## Document segment
--- START ---

In revenge, Haddo uses both his personality and his magic to seduce Margaret, despite her initial revulsion towards him. They get married and run away from Paris, leaving merely a note to inform Arthur, Susie and Porhoët. Arthur is distraught at the abandonment and promptly returns to England to immerse himself in his work. By this time Susie has fallen in love with Arthur, although she realises that this love will never be returned, and she goes away to Italy with a friend.

During her travels, Susie hears much about the new Mr. and Mrs. Haddo, including a rumour that their marriage has not been consummated. When she eventually returns to England, she reunites with Arthur and they go to a dinner party held by a mutual acquaintance. To their horror, the Haddos are at this dinner party, and Oliver takes great delight in gloating at Arthur's distress.

The next day, Arthur goes to the hotel at which Margaret is staying, and whisks her away to a house in the country. Although she files for divorce from Haddo, his influence on her proves too strong, and she ends up returning to him. Feeling that this influence must be supernatural, Susie returns to France to consult with Dr Porhoët on a possible solution.

--- END ---

## Record set

--- START ---

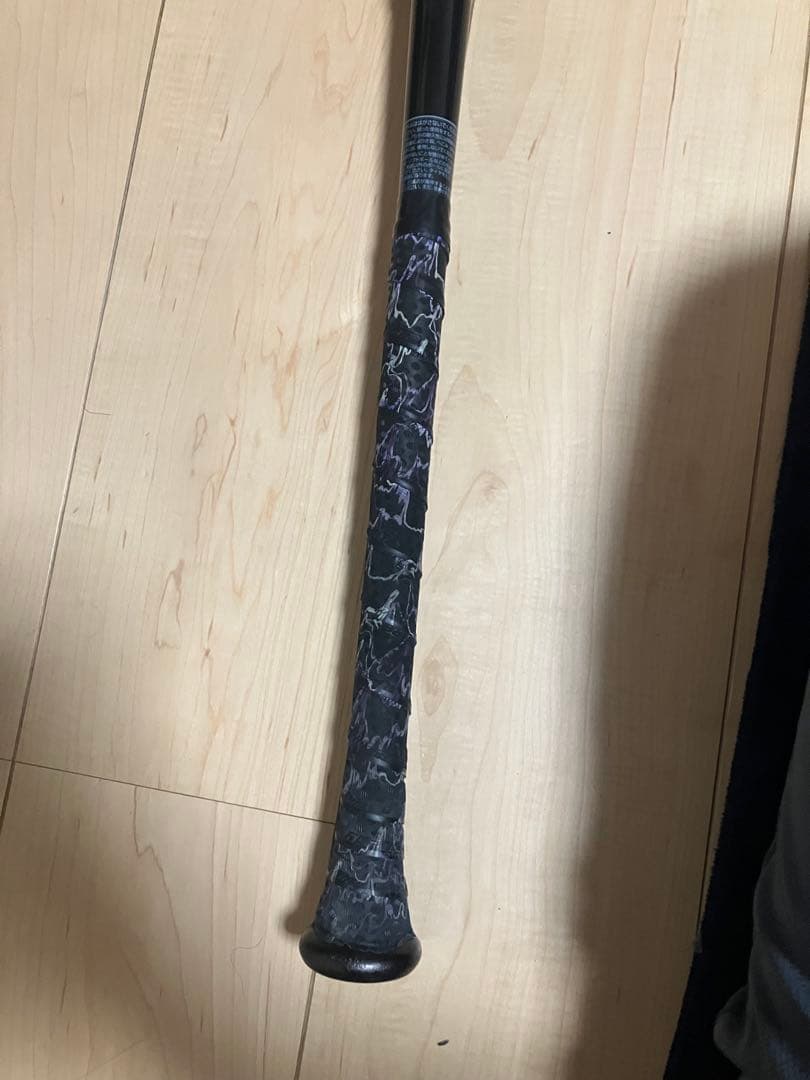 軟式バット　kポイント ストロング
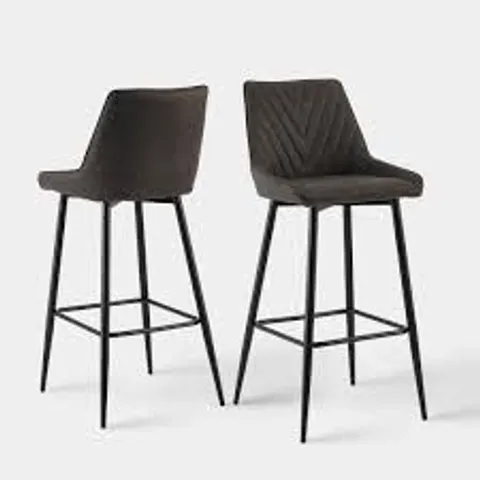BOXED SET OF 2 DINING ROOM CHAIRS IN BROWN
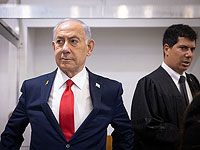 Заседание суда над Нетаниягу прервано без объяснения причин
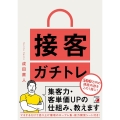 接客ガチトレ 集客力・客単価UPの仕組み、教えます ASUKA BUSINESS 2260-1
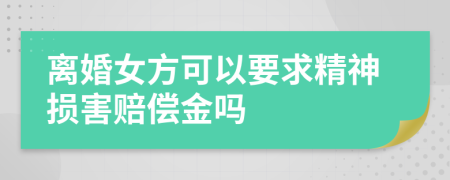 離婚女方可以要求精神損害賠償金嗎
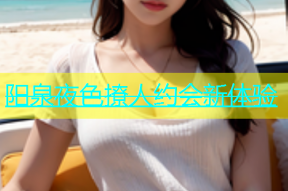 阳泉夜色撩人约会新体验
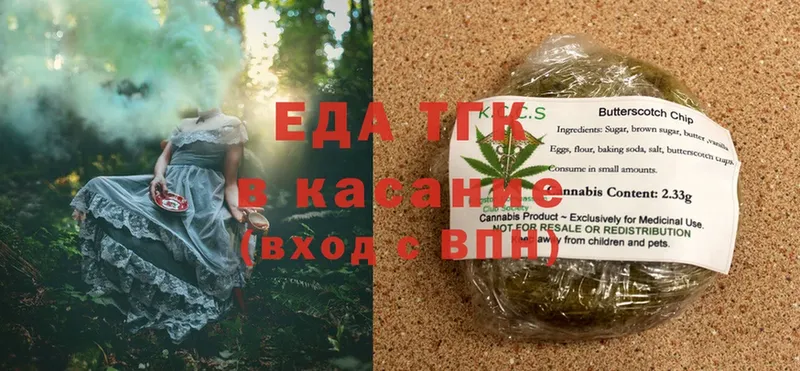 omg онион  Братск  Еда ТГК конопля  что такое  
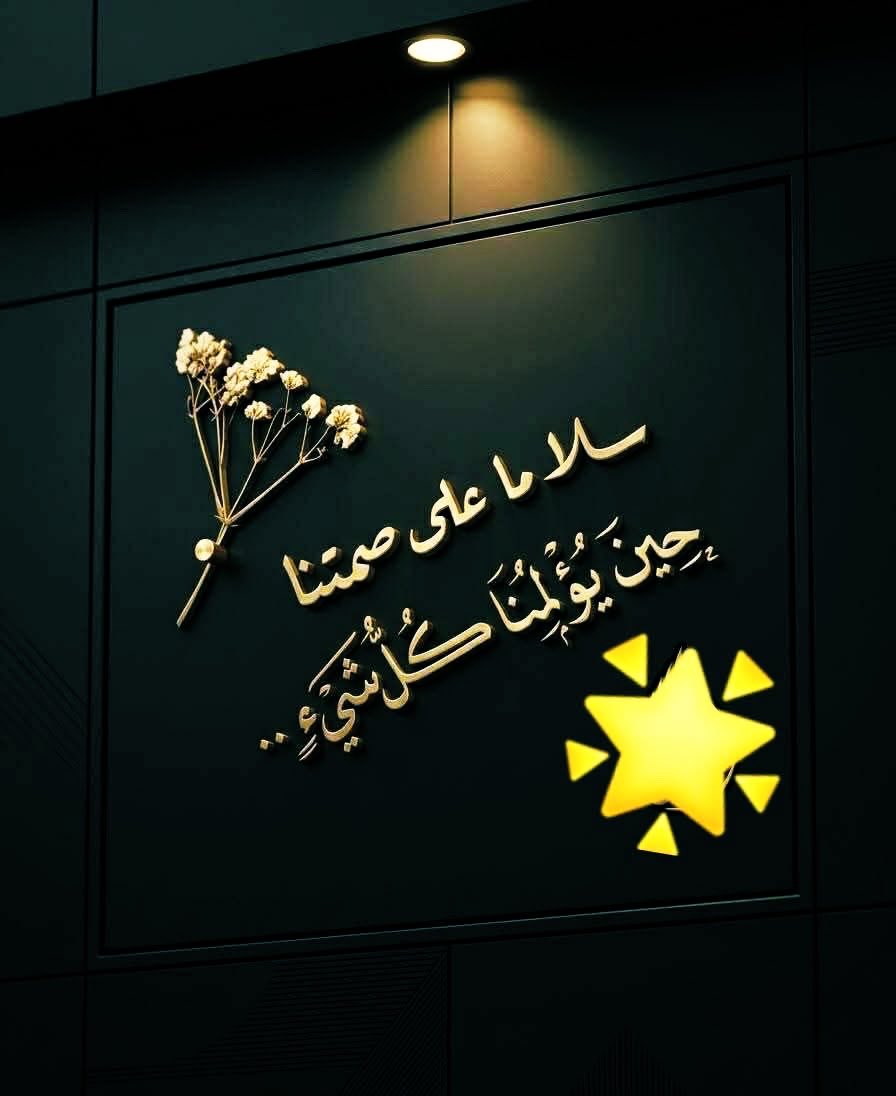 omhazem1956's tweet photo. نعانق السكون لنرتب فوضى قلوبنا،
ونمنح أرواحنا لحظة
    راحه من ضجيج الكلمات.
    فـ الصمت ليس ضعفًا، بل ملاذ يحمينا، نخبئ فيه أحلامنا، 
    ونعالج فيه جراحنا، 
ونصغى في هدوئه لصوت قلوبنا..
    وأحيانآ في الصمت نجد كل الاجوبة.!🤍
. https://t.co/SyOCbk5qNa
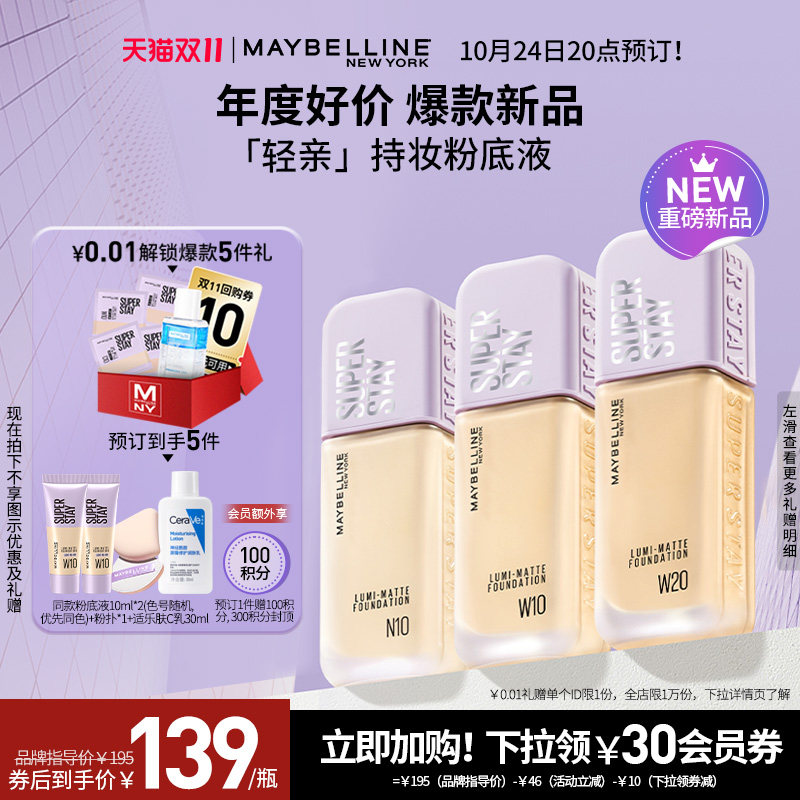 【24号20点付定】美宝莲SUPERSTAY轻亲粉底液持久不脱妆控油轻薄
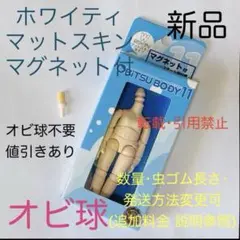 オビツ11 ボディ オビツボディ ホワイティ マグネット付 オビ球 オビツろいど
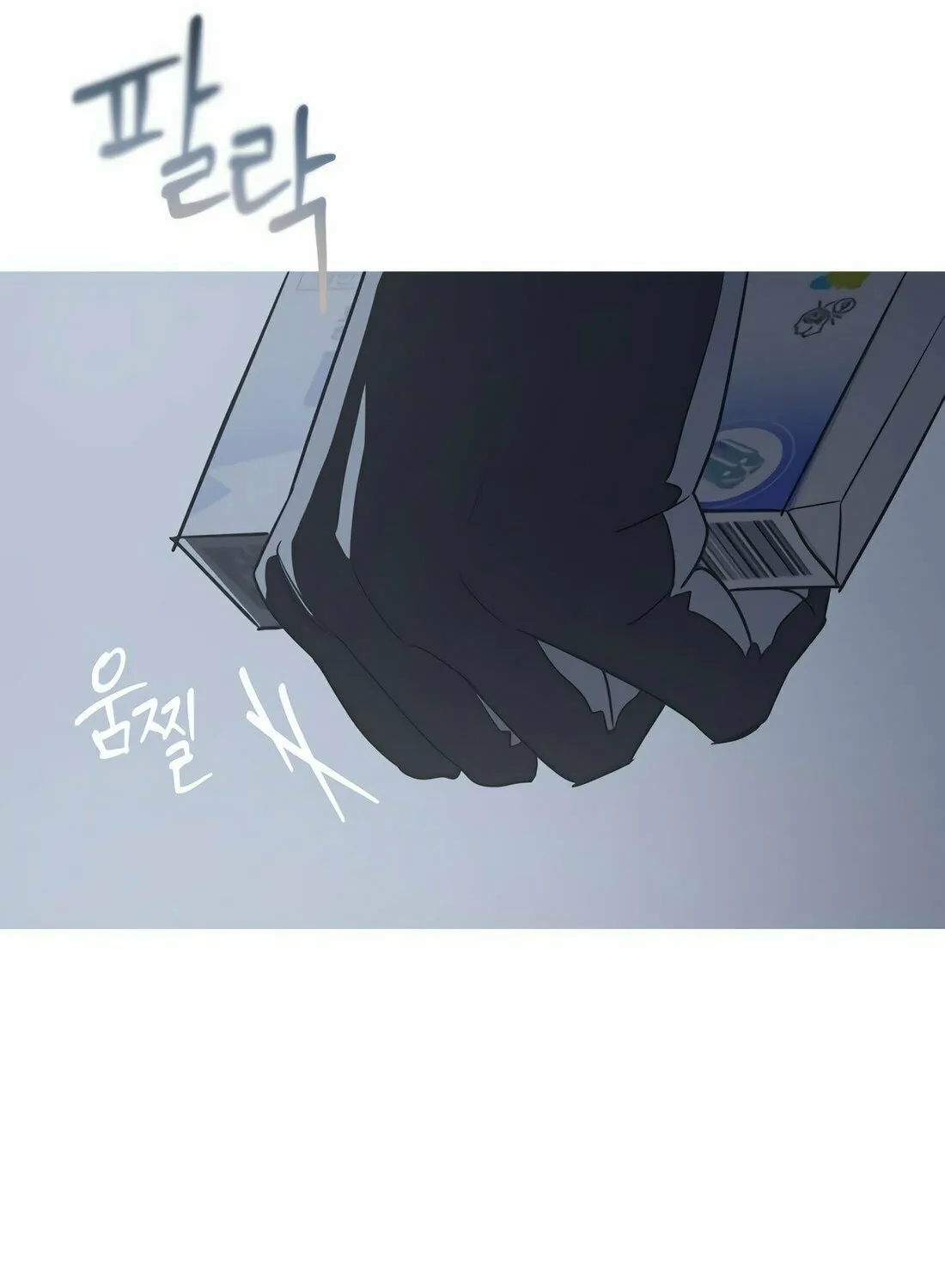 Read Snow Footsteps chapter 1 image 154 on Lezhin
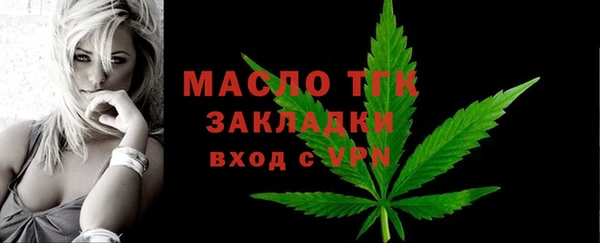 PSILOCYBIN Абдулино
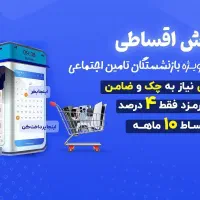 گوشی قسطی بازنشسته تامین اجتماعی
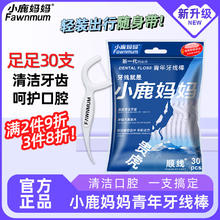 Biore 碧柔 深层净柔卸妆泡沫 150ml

--- END ---

## To do
a) In the plot summary, rewrite the paragraph beginning "During her travels" as a short list that keeps its main facts.
b) Translate this sentence from the plot summary into Spanish: "The next day, Arthur goes to the hotel at which Margaret is staying, and whisks her away to a house in the country."
c) Answer these questions from the plot summary:
(i) To which country does Susie go with a friend?
(ii) Whom does Susie go back to France to consult?
(iii) Where does Arthur take Margaret after going to her hotel?

## Solutions for each task
a)
- While traveling, Susie hears a lot about the new Mr. and Mrs. Haddo, including a rumor that their marriage has not been consummated.
- Back in England, she reunites with Arthur, and they go to a dinner party held by a mutual acquaintance.
- The Haddos are at the party, and Oliver delights in gloating at Arthur's distress.

b) Al día siguiente, Arthur va al hotel en el que se aloja Margaret y se la lleva rápidamente a una casa en el campo.

c)
(i) Italy
(ii) Dr Porhoët
(iii) A house in the country